The student with the 3.5, 21 hours a semester, double major is MORE likely to burn out while studying for the MCAT and end up with a score in the low 30s than the student with a 3.8, easy classes, one degree, and as a result may do better on the MCAT. Burnout is a bitch. I tried doing research this summer full time and study for the MCAT which is why I ended up with a score in the low 30s. Now with a full course load (20 hours), and doing research at a national/international research institution, studying for the MCAT is really difficult and I am constantly getting burned out.

Regardless of my burnout I am going through every single chapter in TBR. Doing 7 passages per chapter, and I am going to take 14 practice tests (AAMC and Kaplan) before my retake in January. Any chapter where I do not get more than 70% of the questions right on the passages, I am going to reread it and seek out other practice material for it (EK practice problems). Hopefully it works out for the best. Time will tell.


You didn't understand what I was typing.
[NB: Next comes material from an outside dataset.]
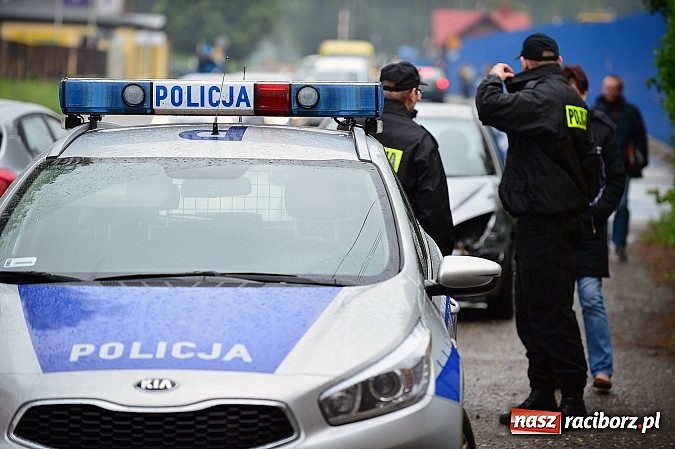 Zdjęcie w galerii na portalu naszraciborz.pl: Na Łąkowej kierowcy spoza Raciborza nie patrzą na znaki. Czech uderzył dziś w peugeota wiadomości z regionu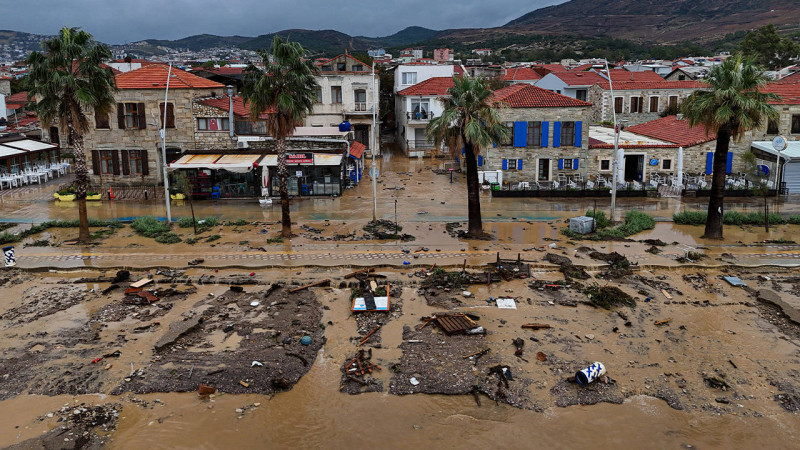 İzmir’deki sellerin artışı, orman yangınlarının ikincil etkisi olarak gözlemleniyor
Your comments about burnout don't apply to what I was saying because I never addressed that.

What I was trying to convey was that you can't really quantify GPA as well as you can the MCAT. You can ask anyone at any university how to game the system (eg this professor, this class, etc etc). You can't really do that with the MCAT especially because of the passage based assessment. You can memorize the kinematic equations all you want but if you can't dissect a passage to actually use the equations, then your knowledge won't help too much.
 
Not because students are at a disadvantage, but that they should be considered similar so a chance to demonstrate ability in the MCAT is necessary. There isn't a huge difference in grades. It's not like I'm talking about A and B- (average) but more like As, A-s, B+s; that's around a 3.7 or 3.75 that mastered material. Learning by rote or concept, knowing more details will only help for the MCAT but the exam gives anyone a chance to show mastery; the material on there is an accumulation of everything you learned, so really, you've been preparing for multiple years so it's not just a single exam that trumps years of work.